● **Texto para análise**:
# # # # #

Espionagem

05/09/2013 14:27

As mudanças culturais de profundidade exigem amplas e demoradas discussões, mas, ainda assim, deverão ser submetidas a extensa consulta popular, com o uso das novas ferramentas tecnológicas.

 

A repercussão negativa, nas redes sociais, diante da revelação de que a Agência de Segurança Nacional dos EUA (NSA, na sigla em Inglês) espionou a correspondência eletrônica da Presidente do Brasil, está empurrando as autoridades brasileiras a tomarem medidas diplomáticas enérgicas frente aquele país.

 

Estivéssemos numa outra época, onde vigoravam as mídias impressas (jornais e revistas), esse caso estaria fadado ao esvaziamento, em decorrência da lenta dinâmica reativa imposta pela espaçada periodicidade desses veículos.

 

Nos dias de hoje, a repercussão aos fatos é imediata. Caótica num primeiro momento, mas tendente a organizar-se nos momentos seguintes, com a publicação na rede de análises e opiniões fundamentadas postadas por especialistas e lideranças dos segmentos envolvidos, o que alimenta novas e novas ondas de reações traduzidas em pressão sobre as autoridades.

 

Mesmo sem explicitar a pressão-apoio que recebia via redes sociais, vindo de amplos setores da opinião pública, acima de partidos e ideologias (não obstante suas convicções pessoais), a presidenta se viu respaldada e compelida a reagir, cobrando desculpas formais dos EUA — sim, porque não parece haver dúvidas quanto ao fato denunciado.

 

Este — a espionagem da correspondência eletrônica da governante brasileira — é um episódio emblemático das relações sociais nestes novos tempos. Entendê-lo e sintonizar-se a ele é uma exigência que se impõe a todos os gestores públicos e privados.

# # # # #

● **O que fazer**:
(1) Que características o texto sobre espionagem atribui à repercussão aos fatos nos dias de hoje? Liste todas.
(2) Segundo o texto sobre espionagem, o que a presidenta cobrou dos EUA?
(3) Transcreva literalmente o trecho do texto sobre espionagem que vai de "05/09/2013 14:27" até "frente aquele país.".
Os registros não têm nenhum papel nesta atividade.

# # # # #

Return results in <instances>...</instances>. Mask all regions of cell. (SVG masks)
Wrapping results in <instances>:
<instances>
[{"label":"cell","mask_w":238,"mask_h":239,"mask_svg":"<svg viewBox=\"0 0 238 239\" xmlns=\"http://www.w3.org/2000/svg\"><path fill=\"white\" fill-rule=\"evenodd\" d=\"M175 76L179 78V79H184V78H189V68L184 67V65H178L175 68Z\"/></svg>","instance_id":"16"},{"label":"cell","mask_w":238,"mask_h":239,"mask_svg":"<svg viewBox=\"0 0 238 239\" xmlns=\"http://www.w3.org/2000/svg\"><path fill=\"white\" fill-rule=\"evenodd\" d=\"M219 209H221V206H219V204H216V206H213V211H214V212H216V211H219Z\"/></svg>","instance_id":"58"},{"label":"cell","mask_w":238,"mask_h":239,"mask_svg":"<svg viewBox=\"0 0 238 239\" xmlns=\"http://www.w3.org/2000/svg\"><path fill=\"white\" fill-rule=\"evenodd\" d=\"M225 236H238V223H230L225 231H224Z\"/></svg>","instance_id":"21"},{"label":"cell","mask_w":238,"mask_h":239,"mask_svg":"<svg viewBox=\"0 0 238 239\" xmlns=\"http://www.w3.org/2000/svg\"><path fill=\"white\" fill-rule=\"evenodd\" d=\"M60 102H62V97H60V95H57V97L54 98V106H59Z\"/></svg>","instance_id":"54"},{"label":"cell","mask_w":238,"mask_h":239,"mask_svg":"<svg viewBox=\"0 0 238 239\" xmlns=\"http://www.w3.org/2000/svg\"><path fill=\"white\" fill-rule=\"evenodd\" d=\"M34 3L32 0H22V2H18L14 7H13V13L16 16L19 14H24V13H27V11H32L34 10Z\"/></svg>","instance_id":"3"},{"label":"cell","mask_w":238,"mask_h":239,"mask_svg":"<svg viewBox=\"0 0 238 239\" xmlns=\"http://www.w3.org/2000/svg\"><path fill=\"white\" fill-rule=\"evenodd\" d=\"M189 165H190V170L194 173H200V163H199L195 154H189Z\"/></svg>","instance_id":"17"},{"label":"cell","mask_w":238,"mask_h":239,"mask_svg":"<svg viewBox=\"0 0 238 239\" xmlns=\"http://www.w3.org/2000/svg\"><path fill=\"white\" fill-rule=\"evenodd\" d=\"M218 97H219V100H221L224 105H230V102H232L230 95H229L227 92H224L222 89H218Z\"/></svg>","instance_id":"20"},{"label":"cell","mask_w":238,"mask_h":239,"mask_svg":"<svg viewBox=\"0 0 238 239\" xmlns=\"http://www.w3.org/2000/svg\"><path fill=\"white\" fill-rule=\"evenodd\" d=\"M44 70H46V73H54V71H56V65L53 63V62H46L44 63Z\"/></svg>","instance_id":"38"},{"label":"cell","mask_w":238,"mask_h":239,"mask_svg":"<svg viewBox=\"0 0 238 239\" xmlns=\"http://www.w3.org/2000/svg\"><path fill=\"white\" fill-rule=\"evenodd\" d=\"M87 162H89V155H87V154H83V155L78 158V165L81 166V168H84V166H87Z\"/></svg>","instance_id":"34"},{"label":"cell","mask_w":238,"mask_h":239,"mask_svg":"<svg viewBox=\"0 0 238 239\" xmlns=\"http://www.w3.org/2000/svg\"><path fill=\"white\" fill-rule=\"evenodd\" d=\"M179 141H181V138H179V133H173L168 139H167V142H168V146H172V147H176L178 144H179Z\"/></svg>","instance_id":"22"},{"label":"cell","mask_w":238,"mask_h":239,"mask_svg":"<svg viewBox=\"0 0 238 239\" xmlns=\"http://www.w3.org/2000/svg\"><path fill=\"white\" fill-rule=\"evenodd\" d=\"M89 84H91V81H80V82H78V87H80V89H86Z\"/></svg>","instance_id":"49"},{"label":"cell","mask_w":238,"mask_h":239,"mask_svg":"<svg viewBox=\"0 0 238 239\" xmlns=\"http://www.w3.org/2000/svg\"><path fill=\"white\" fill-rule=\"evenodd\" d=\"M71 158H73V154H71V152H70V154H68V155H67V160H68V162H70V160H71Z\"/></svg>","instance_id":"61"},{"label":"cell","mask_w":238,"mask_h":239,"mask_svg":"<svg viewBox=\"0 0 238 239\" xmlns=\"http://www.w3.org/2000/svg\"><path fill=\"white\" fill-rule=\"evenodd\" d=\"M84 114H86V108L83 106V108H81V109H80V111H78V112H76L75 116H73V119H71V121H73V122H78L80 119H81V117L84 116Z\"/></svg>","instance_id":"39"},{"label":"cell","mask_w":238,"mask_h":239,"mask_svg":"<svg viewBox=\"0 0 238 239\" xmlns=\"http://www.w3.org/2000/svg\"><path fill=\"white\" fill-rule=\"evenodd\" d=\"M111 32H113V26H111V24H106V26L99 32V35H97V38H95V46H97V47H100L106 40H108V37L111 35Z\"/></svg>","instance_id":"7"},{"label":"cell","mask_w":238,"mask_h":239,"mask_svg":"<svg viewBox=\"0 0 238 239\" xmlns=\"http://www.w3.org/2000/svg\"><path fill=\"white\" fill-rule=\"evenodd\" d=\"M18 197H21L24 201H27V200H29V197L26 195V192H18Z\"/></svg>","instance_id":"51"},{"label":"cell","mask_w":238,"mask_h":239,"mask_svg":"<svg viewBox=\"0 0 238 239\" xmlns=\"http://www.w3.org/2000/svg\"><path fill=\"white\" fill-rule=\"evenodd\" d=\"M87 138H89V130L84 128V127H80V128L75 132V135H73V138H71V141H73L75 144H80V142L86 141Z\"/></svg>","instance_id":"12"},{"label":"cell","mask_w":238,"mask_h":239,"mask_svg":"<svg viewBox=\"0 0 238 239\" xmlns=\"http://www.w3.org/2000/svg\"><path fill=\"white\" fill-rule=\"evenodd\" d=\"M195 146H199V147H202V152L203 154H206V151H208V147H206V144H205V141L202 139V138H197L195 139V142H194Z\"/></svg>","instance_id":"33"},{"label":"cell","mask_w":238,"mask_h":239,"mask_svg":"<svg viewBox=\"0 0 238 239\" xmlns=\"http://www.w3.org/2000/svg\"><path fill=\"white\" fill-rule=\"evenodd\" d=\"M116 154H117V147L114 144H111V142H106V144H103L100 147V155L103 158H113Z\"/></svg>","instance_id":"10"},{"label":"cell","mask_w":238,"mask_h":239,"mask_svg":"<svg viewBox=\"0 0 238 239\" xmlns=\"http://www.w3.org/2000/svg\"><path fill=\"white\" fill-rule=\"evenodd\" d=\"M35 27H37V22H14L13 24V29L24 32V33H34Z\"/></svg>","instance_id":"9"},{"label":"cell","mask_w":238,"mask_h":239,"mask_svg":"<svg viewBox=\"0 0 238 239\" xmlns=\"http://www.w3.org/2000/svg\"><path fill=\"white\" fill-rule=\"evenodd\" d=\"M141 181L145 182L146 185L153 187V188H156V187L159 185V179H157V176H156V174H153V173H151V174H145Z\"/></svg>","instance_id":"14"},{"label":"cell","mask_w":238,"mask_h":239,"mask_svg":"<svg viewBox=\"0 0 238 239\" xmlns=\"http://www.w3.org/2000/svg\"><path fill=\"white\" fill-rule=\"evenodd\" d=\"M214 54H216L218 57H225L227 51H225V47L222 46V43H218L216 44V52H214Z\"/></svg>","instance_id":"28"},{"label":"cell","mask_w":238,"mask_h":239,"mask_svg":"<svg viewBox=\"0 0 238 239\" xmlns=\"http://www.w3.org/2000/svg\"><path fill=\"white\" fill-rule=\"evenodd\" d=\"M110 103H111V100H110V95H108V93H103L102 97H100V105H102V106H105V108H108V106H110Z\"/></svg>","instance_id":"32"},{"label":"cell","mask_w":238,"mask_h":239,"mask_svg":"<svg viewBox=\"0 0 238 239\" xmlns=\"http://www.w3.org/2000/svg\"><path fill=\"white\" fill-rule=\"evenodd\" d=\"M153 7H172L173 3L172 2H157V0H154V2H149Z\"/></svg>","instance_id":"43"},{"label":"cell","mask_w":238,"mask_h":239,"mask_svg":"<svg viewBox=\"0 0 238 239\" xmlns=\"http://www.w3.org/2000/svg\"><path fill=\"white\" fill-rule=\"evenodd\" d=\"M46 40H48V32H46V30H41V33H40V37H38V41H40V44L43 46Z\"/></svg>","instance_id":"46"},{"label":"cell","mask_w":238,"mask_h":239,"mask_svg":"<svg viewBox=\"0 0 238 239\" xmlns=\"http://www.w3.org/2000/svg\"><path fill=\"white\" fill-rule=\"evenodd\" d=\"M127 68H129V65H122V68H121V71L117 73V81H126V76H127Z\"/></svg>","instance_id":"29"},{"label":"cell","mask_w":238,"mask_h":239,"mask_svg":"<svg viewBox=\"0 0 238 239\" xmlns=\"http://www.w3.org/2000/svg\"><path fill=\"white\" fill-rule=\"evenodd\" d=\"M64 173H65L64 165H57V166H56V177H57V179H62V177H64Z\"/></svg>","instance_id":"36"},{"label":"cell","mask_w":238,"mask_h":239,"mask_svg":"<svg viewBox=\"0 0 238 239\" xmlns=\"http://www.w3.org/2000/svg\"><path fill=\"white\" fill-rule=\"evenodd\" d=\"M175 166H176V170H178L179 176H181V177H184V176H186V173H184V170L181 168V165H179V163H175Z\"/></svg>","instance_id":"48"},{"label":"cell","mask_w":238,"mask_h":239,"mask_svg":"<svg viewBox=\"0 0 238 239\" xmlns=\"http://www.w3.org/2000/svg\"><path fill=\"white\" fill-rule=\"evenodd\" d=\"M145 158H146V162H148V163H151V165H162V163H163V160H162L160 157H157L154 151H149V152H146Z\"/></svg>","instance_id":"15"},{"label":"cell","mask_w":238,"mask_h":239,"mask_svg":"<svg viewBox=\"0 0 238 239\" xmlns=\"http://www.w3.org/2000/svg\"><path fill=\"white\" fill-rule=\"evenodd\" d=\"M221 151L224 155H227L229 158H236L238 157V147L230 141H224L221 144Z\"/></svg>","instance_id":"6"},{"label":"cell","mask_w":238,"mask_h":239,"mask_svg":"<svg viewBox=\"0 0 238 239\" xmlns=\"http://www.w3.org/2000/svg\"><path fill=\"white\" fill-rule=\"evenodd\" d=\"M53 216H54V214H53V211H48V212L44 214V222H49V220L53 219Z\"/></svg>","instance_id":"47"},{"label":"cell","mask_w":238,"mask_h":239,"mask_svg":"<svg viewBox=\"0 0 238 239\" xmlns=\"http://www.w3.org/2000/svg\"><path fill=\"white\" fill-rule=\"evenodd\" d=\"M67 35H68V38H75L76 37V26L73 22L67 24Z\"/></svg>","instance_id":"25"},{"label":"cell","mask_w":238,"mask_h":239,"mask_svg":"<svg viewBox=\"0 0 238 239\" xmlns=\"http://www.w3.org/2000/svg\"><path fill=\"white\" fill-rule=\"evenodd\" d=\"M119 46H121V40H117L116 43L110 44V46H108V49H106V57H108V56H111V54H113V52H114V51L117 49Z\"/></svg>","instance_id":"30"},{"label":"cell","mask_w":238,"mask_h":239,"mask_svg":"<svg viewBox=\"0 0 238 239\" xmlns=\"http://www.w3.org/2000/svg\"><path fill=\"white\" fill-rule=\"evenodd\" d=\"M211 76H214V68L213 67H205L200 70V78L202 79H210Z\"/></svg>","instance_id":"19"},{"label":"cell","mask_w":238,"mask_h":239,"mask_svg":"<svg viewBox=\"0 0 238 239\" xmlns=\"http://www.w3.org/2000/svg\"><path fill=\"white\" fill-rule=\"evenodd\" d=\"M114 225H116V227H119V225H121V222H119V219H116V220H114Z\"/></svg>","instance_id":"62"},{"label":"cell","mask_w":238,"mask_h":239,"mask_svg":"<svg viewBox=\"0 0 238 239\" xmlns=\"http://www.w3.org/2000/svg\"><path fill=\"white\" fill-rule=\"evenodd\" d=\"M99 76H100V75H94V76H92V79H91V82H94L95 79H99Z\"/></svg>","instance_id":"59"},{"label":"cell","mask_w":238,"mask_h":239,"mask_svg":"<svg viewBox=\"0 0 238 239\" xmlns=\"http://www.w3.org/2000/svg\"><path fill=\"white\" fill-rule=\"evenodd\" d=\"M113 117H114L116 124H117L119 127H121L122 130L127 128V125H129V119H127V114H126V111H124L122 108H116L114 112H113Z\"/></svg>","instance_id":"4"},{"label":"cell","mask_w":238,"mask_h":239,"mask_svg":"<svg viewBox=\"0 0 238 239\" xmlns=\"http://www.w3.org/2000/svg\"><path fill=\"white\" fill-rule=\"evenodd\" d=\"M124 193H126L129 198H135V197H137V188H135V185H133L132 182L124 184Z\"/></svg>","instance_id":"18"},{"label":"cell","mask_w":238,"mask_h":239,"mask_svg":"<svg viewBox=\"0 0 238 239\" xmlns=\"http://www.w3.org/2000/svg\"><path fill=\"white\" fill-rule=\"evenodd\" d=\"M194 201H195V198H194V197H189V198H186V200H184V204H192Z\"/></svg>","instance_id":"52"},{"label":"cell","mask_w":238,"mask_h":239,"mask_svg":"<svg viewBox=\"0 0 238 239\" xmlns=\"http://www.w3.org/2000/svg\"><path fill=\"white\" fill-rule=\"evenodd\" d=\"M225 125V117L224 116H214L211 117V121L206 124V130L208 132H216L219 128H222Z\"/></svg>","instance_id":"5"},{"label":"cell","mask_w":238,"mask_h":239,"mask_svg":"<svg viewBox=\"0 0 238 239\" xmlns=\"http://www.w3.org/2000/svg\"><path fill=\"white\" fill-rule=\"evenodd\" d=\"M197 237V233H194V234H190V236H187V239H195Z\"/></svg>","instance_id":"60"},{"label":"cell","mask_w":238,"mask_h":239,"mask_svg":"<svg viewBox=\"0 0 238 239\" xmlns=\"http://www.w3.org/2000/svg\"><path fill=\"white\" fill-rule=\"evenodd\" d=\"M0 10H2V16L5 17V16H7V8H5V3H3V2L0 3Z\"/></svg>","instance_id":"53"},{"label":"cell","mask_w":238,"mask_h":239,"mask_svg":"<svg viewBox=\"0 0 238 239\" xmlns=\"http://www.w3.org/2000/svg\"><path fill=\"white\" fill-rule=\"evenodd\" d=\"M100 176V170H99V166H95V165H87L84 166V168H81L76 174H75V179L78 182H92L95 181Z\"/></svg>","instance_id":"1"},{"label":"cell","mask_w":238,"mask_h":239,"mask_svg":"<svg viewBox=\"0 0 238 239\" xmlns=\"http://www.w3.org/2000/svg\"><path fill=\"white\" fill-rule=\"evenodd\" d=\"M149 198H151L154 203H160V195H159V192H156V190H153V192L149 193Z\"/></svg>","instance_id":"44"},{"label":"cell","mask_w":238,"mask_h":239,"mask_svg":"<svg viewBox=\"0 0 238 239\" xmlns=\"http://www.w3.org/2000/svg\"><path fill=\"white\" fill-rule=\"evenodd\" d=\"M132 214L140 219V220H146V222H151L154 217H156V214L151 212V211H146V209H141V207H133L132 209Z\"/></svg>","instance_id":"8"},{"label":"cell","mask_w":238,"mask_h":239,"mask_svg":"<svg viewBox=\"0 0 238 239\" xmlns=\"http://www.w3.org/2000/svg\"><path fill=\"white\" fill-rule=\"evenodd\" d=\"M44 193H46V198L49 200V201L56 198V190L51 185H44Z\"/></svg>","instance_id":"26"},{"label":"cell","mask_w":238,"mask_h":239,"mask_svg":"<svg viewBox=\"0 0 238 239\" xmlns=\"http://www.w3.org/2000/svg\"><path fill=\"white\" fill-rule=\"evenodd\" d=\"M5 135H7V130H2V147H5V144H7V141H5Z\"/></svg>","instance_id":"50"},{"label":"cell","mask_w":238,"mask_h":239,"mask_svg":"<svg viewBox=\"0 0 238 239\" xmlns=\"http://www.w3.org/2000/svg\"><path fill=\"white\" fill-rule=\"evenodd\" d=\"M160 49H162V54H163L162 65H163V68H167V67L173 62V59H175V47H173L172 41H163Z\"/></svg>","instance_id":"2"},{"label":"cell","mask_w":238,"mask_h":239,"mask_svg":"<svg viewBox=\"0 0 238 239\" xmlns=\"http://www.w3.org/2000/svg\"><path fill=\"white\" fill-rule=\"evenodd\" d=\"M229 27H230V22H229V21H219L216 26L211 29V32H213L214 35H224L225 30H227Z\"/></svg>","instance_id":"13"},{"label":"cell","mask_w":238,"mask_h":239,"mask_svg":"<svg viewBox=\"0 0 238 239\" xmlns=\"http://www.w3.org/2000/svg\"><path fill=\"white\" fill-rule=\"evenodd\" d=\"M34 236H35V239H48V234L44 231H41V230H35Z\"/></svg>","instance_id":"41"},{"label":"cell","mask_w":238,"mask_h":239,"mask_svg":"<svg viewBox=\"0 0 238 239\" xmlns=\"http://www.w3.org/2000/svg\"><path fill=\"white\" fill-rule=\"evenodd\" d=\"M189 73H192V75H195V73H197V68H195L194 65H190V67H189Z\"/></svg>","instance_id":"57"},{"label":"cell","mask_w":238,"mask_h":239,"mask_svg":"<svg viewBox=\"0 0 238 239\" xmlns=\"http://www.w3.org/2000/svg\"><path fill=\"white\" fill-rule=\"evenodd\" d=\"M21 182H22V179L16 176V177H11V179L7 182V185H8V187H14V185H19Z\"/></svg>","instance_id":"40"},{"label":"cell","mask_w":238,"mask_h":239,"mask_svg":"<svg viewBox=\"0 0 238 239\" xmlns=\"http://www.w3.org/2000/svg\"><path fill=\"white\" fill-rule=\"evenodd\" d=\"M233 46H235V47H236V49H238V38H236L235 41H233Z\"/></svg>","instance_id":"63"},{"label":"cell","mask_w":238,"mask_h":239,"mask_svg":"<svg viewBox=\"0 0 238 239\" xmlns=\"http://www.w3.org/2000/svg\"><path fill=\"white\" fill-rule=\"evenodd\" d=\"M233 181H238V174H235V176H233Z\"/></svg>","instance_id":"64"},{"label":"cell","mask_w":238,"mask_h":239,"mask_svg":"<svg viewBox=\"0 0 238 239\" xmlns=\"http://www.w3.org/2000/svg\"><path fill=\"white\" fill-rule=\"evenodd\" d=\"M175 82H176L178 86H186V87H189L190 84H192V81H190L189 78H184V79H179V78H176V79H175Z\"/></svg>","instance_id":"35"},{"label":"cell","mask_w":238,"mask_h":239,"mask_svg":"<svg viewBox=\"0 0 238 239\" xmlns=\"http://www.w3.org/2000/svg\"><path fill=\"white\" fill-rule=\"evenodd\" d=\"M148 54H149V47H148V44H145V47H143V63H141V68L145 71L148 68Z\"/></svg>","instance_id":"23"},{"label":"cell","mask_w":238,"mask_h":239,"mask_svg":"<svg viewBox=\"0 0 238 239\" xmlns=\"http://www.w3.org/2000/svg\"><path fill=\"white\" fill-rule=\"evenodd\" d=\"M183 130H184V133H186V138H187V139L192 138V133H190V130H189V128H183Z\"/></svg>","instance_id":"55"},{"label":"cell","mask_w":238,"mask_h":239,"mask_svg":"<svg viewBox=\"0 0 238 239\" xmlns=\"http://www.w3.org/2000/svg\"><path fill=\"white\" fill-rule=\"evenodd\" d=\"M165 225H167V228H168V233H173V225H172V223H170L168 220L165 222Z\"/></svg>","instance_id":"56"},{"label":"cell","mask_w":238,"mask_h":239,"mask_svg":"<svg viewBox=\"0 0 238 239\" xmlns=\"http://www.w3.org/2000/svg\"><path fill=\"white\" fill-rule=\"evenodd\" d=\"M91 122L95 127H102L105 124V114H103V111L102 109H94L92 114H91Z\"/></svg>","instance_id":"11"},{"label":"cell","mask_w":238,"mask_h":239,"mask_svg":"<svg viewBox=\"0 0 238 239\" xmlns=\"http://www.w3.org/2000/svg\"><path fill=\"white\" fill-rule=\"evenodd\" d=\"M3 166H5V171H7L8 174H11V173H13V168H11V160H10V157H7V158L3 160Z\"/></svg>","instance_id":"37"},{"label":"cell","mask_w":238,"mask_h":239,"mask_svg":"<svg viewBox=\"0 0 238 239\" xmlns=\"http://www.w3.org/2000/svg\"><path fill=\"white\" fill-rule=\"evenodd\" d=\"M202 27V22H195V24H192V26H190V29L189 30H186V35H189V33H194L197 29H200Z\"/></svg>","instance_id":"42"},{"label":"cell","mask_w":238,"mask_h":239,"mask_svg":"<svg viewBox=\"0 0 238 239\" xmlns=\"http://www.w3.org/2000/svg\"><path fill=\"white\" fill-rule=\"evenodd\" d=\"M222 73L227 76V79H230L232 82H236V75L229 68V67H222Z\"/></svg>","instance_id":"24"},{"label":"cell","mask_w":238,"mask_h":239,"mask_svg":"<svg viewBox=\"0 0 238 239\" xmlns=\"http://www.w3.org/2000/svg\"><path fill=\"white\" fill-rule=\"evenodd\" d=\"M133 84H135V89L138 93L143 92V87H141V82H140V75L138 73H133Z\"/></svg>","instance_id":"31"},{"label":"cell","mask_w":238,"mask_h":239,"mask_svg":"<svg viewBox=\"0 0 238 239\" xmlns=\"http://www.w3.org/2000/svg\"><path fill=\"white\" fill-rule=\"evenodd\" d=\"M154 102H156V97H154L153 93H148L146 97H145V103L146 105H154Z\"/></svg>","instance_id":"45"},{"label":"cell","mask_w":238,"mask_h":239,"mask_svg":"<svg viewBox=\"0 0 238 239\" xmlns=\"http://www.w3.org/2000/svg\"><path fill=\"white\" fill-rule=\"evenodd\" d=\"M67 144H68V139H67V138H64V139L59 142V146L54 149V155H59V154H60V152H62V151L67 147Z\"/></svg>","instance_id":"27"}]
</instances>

# # # # #

● **Soluções**:
(1)
- Imediata
- Caótica num primeiro momento
- Tendente a organizar-se nos momentos seguintes

(2) Desculpas formais.

(3)
05/09/2013 14:27

As mudanças culturais de profundidade exigem amplas e demoradas discussões, mas, ainda assim, deverão ser submetidas a extensa consulta popular, com o uso das novas ferramentas tecnológicas.

 

A repercussão negativa, nas redes sociais, diante da revelação de que a Agência de Segurança Nacional dos EUA (NSA, na sigla em Inglês) espionou a correspondência eletrônica da Presidente do Brasil, está empurrando as autoridades brasileiras a tomarem medidas diplomáticas enérgicas frente aquele país.